C’est dogmatique car cela fait donc triompher l’idéologie. Mais en même temps, n’y a-t-il justement pas ici une idéologie à l’oeuvre avec le big bang?

Toute la question est bien là. « Dieu, la science, les preuves » n’est pas un récupération de la théorie du big bang, c’est un ouvrage bien fait, résumant bien le développement de la conception du big bang et ses implications. Et en même temps c’est normal que cela se retrouve chez les éditions Guy Trédaniel, parce que la tendance est la même : promouvoir l’irrationalisme.
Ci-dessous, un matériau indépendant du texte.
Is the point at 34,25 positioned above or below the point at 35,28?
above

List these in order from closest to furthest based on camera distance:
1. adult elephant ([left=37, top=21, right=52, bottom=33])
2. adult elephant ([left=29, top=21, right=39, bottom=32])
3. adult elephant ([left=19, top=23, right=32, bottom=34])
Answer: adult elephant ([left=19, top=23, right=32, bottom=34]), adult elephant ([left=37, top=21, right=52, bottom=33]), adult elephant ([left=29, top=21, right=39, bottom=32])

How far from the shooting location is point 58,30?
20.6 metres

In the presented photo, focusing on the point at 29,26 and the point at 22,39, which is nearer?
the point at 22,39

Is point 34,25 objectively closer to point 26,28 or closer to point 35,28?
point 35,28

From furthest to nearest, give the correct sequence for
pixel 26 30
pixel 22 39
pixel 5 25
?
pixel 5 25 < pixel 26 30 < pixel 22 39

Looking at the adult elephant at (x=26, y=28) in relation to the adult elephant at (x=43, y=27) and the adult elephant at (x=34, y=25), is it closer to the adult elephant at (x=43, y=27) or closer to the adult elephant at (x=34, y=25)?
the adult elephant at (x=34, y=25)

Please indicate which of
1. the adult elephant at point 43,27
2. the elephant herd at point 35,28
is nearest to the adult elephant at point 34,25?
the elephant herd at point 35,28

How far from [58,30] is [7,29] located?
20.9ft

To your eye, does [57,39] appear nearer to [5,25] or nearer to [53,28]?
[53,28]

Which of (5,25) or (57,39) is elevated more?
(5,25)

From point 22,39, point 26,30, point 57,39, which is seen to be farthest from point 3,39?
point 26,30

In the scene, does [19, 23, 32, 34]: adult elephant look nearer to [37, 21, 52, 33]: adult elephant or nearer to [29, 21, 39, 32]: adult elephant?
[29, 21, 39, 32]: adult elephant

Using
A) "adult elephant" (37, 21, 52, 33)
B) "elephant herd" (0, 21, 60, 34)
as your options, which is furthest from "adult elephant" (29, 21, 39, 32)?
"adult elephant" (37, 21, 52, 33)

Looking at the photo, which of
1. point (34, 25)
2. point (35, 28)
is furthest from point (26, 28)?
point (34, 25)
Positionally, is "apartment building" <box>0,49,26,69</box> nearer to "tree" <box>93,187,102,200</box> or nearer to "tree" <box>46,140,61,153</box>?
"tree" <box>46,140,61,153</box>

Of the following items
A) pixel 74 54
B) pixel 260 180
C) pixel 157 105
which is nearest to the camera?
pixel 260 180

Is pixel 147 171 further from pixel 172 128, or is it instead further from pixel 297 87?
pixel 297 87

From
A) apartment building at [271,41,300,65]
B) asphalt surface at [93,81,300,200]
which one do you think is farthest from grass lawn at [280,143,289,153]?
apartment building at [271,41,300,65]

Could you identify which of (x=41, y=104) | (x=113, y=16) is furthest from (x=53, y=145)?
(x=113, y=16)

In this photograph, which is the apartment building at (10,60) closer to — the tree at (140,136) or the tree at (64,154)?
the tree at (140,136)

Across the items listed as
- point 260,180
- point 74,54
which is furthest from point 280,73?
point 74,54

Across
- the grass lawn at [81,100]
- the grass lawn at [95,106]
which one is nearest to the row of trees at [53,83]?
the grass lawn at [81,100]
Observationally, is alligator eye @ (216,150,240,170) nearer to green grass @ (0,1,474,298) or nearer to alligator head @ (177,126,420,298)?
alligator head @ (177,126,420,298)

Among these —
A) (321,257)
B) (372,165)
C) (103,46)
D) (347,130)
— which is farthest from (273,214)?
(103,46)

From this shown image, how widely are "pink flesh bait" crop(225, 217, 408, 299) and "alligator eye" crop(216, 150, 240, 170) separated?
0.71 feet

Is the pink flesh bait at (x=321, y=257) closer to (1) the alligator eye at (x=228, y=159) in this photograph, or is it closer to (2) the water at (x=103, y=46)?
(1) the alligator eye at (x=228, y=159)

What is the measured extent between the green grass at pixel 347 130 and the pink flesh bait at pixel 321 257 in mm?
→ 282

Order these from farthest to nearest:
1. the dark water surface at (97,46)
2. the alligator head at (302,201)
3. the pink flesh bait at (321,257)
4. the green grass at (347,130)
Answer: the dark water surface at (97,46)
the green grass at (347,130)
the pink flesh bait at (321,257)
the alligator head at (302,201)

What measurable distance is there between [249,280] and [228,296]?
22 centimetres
Une preuve de cela, c’est que « Dieu, la science, les preuves » vise justement explicitement le matérialisme dialectique, présenté comme ennemi à abattre. Karl Marx et Friedrich Engels voient leur conception de l’éternité de la Nature évidemment attaquée frontalement et on trouve une très longue dénonciation particulièrement romancée du combat soviétique, à l’époque de Staline, contre la conception du big bang et ses partisans. L’ouvrage est ouvertement idéologique.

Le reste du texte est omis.